§ Supplied material
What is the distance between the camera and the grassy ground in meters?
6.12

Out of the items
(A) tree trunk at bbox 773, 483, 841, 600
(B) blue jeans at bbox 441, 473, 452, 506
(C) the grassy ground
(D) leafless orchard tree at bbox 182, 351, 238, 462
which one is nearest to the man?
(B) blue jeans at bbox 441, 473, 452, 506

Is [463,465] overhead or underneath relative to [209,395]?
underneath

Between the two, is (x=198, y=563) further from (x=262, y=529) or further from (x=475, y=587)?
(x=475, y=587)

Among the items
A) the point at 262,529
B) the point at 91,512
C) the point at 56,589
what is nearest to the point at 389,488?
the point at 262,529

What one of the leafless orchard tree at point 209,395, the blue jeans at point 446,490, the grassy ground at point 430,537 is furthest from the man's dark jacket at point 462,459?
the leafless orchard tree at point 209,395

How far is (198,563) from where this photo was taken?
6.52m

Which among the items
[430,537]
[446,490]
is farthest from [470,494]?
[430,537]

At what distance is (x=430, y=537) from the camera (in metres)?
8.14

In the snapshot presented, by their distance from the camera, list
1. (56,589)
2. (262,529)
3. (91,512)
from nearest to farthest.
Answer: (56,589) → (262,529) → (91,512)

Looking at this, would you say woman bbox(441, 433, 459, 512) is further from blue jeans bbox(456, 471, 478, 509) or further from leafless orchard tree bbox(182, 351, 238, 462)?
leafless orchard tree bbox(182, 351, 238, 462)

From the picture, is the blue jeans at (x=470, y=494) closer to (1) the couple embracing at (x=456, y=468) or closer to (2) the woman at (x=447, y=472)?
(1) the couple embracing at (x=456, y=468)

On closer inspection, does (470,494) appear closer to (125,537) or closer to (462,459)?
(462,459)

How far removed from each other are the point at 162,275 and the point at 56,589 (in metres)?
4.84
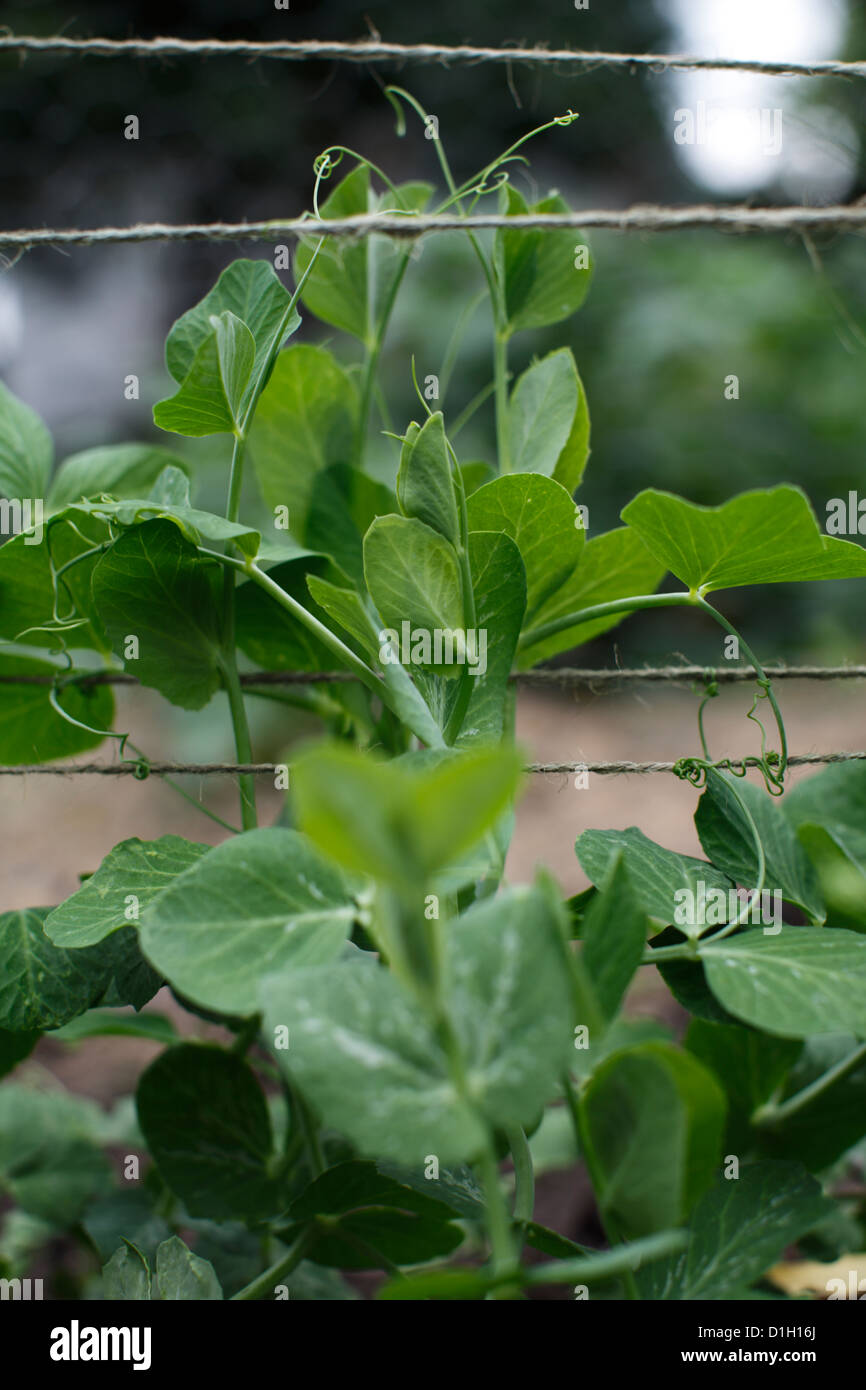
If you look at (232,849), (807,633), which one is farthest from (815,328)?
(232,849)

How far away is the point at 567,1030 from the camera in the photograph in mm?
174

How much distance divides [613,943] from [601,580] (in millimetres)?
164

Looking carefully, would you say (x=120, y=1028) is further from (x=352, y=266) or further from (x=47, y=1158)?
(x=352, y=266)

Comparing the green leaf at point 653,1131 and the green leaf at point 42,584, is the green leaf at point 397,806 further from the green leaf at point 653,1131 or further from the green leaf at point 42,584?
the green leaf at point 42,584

---

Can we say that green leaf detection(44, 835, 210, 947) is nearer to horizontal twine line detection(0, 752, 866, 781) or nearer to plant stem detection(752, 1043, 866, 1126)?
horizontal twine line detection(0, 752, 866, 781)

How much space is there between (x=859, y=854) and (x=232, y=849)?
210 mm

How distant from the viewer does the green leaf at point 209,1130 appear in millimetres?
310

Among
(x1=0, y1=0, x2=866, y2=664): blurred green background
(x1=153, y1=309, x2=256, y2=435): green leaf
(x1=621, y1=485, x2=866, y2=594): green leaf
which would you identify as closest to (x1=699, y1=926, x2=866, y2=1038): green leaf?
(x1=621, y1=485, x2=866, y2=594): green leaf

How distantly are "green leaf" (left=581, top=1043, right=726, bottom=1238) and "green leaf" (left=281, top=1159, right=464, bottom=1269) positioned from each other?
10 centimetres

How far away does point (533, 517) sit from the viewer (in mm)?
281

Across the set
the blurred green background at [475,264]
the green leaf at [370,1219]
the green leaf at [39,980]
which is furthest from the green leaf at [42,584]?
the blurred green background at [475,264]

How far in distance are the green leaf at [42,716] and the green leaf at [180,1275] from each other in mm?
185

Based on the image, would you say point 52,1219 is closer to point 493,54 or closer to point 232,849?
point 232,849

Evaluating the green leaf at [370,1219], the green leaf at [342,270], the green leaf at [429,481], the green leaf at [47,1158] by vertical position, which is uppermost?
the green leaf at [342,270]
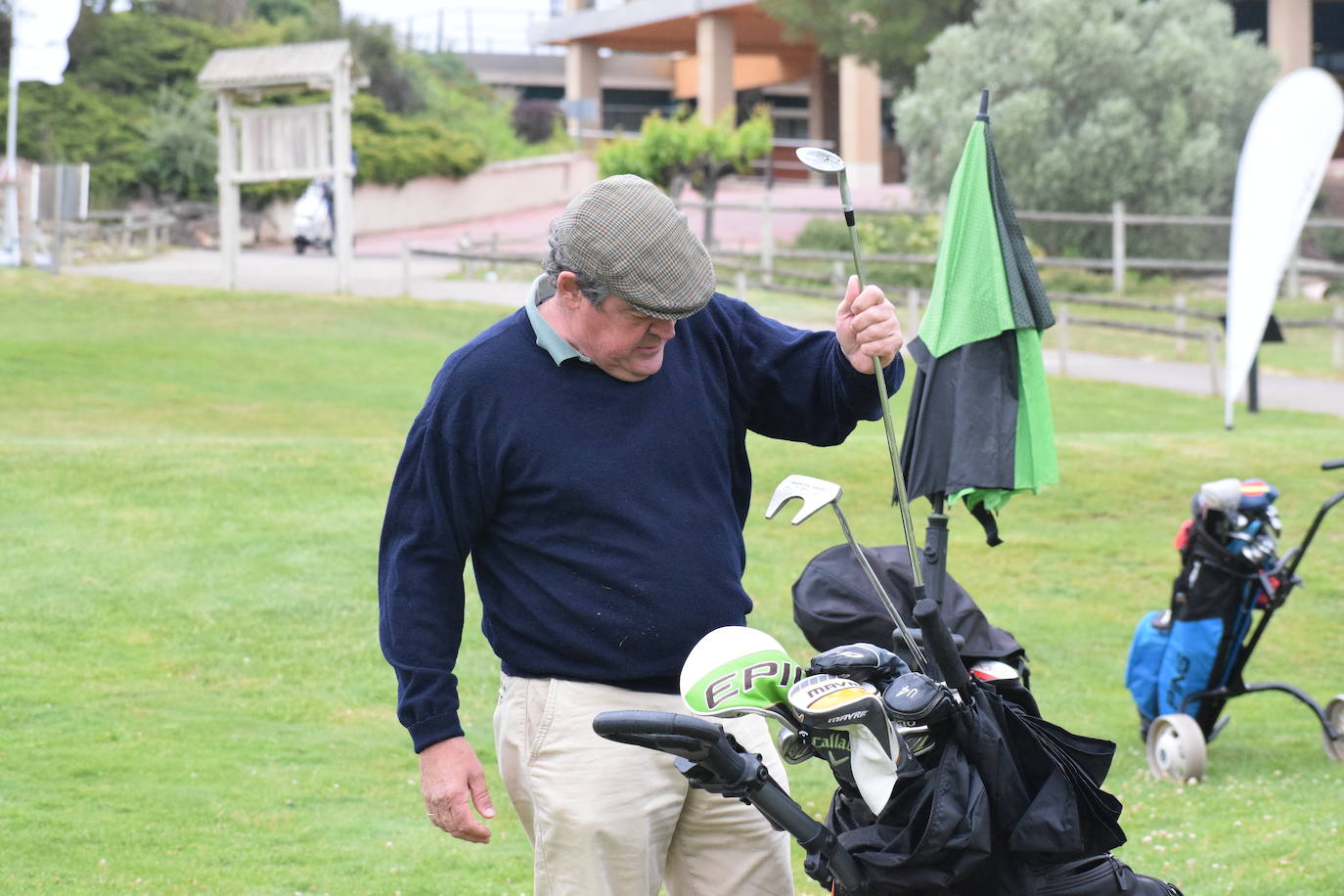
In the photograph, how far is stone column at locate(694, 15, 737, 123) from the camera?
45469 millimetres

§ What is required
Format the lines above as a Markdown table with the columns No. and Text, numbering each line in order and leaving out blank ones. Begin at the line that has "Which among the items" and stop after the line that has "Answer: (56,589) → (262,529) → (91,512)".

§ Response for this exercise
| No. | Text |
|---|---|
| 1 | Which among the items |
| 2 | [430,537] |
| 3 | [446,490] |
| 4 | is farthest from [470,494]? |
| 5 | [430,537] |
| 6 | At what distance is (x=430, y=537) from the camera (in metres)? |
| 7 | 8.14 |
| 8 | In the snapshot presented, by their distance from the camera, list |
| 9 | 1. (56,589) |
| 10 | 2. (262,529) |
| 11 | 3. (91,512) |
| 12 | from nearest to farthest. |
| 13 | Answer: (56,589) → (262,529) → (91,512) |